• [WHAT YOU WILL DO]: Turn every line of the material below into a JSON list of strings, one string per line. Skip blank lines and leave the pictures out.

--- TASK MATERIAL ---

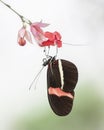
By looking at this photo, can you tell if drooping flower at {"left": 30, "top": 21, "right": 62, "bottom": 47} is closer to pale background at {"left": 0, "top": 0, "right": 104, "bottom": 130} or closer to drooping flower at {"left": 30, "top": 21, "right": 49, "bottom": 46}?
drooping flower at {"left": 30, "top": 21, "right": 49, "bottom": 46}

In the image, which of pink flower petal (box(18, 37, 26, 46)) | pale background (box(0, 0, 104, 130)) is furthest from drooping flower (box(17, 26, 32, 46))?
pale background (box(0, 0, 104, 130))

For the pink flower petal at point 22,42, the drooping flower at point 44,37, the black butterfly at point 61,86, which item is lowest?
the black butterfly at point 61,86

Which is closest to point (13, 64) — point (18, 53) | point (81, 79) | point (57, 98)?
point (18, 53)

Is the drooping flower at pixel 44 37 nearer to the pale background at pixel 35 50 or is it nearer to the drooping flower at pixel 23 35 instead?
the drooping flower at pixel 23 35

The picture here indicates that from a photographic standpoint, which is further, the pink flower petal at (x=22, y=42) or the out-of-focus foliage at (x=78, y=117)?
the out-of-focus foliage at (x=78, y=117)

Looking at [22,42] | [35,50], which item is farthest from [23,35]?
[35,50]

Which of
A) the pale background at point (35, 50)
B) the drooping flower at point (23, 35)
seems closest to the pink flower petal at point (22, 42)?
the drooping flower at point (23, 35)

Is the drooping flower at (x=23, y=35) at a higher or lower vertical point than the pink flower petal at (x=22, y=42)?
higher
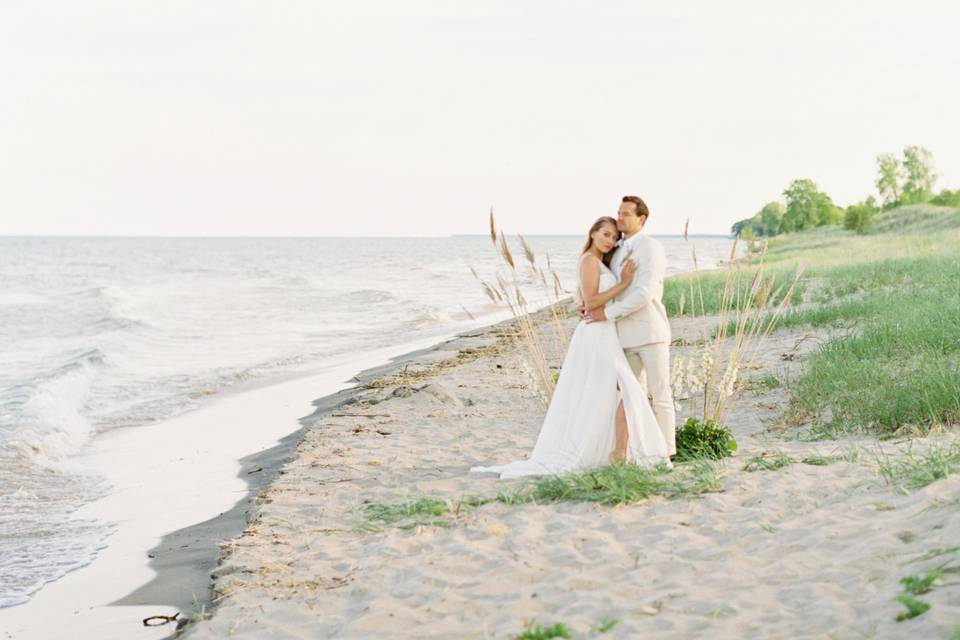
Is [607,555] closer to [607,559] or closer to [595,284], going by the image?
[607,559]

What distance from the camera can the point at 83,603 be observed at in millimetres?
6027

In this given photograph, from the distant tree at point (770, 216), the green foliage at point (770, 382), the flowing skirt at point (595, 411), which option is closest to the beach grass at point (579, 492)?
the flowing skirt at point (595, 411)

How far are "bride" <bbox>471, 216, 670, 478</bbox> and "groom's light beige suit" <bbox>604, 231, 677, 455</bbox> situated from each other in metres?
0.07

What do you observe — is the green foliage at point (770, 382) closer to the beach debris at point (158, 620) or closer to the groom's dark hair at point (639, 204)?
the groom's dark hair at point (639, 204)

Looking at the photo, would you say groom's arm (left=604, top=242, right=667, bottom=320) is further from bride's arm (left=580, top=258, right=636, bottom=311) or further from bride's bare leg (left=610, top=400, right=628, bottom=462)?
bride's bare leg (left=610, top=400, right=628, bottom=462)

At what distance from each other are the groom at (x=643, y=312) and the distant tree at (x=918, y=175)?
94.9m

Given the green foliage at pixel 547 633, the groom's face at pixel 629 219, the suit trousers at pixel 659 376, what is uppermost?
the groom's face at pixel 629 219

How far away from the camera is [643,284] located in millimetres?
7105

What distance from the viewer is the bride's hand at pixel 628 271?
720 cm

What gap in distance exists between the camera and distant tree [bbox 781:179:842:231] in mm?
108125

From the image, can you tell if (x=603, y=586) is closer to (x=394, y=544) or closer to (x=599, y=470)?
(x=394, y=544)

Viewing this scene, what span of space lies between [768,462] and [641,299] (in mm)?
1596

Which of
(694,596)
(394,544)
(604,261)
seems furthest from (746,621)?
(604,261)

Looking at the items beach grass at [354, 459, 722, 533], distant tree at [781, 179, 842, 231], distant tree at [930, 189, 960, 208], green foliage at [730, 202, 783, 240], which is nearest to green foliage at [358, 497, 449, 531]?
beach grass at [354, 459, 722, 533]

---

• [TASK ANSWER]:
[
  "By looking at this photo, can you tell if drooping flower at {\"left\": 30, \"top\": 21, \"right\": 62, \"bottom\": 47} is closer to pale background at {\"left\": 0, \"top\": 0, \"right\": 104, \"bottom\": 130} or closer to drooping flower at {\"left\": 30, \"top\": 21, \"right\": 49, \"bottom\": 46}?",
  "drooping flower at {\"left\": 30, \"top\": 21, \"right\": 49, \"bottom\": 46}",
  "In the image, which of pink flower petal (box(18, 37, 26, 46)) | pale background (box(0, 0, 104, 130)) is furthest from drooping flower (box(17, 26, 32, 46))?",
  "pale background (box(0, 0, 104, 130))",
  "For the pink flower petal at point 22,42, the drooping flower at point 44,37, the black butterfly at point 61,86, which item is lowest?",
  "the black butterfly at point 61,86",
  "Which is closest to point (13, 64) — point (18, 53) | point (81, 79) | point (57, 98)?",
  "point (18, 53)",
  "Is the drooping flower at pixel 44 37 nearer to the pale background at pixel 35 50 or is it nearer to the drooping flower at pixel 23 35 instead?",
  "the drooping flower at pixel 23 35",
  "The picture here indicates that from a photographic standpoint, which is further, the pink flower petal at (x=22, y=42) or the out-of-focus foliage at (x=78, y=117)?",
  "the out-of-focus foliage at (x=78, y=117)",
  "Looking at [22,42] | [35,50], which item is farthest from [23,35]?",
  "[35,50]",
  "Which of",
  "A) the pale background at point (35, 50)",
  "B) the drooping flower at point (23, 35)",
  "seems closest to the pink flower petal at point (22, 42)?",
  "the drooping flower at point (23, 35)",
  "Is the drooping flower at (x=23, y=35) at a higher or lower vertical point than the pink flower petal at (x=22, y=42)?",
  "higher",
  "Is [607,555] closer to [607,559] or closer to [595,284], going by the image?",
  "[607,559]",
  "What distance from the camera can the point at 83,603 be observed at in millimetres?",
  "6027",
  "In this given photograph, from the distant tree at point (770, 216), the green foliage at point (770, 382), the flowing skirt at point (595, 411), which option is closest to the beach grass at point (579, 492)?",
  "the flowing skirt at point (595, 411)",
  "How far are \"bride\" <bbox>471, 216, 670, 478</bbox> and \"groom's light beige suit\" <bbox>604, 231, 677, 455</bbox> situated from each other in metres?",
  "0.07",
  "What do you observe — is the green foliage at point (770, 382) closer to the beach debris at point (158, 620) or closer to the groom's dark hair at point (639, 204)?",
  "the groom's dark hair at point (639, 204)",
  "Looking at the photo, would you say groom's arm (left=604, top=242, right=667, bottom=320) is further from bride's arm (left=580, top=258, right=636, bottom=311) or further from bride's bare leg (left=610, top=400, right=628, bottom=462)?",
  "bride's bare leg (left=610, top=400, right=628, bottom=462)",
  "At what distance from each other are the groom at (x=643, y=312) and the distant tree at (x=918, y=175)?",
  "94.9m",
  "Given the green foliage at pixel 547 633, the groom's face at pixel 629 219, the suit trousers at pixel 659 376, what is uppermost?",
  "the groom's face at pixel 629 219",
  "How far away from the camera is [643,284] located in millimetres?",
  "7105",
  "What distance from the viewer is the bride's hand at pixel 628 271?",
  "720 cm",
  "What gap in distance exists between the camera and distant tree [bbox 781:179:842:231] in mm?",
  "108125",
  "From the image, can you tell if (x=603, y=586) is closer to (x=394, y=544) or closer to (x=599, y=470)?",
  "(x=394, y=544)",
  "Viewing this scene, what span of space lies between [768,462] and [641,299] (in mm)?",
  "1596",
  "Which of",
  "(694,596)",
  "(394,544)",
  "(604,261)",
  "seems furthest from (746,621)?",
  "(604,261)",
  "Looking at the items beach grass at [354, 459, 722, 533], distant tree at [781, 179, 842, 231], distant tree at [930, 189, 960, 208], green foliage at [730, 202, 783, 240], which is nearest to green foliage at [358, 497, 449, 531]?",
  "beach grass at [354, 459, 722, 533]"
]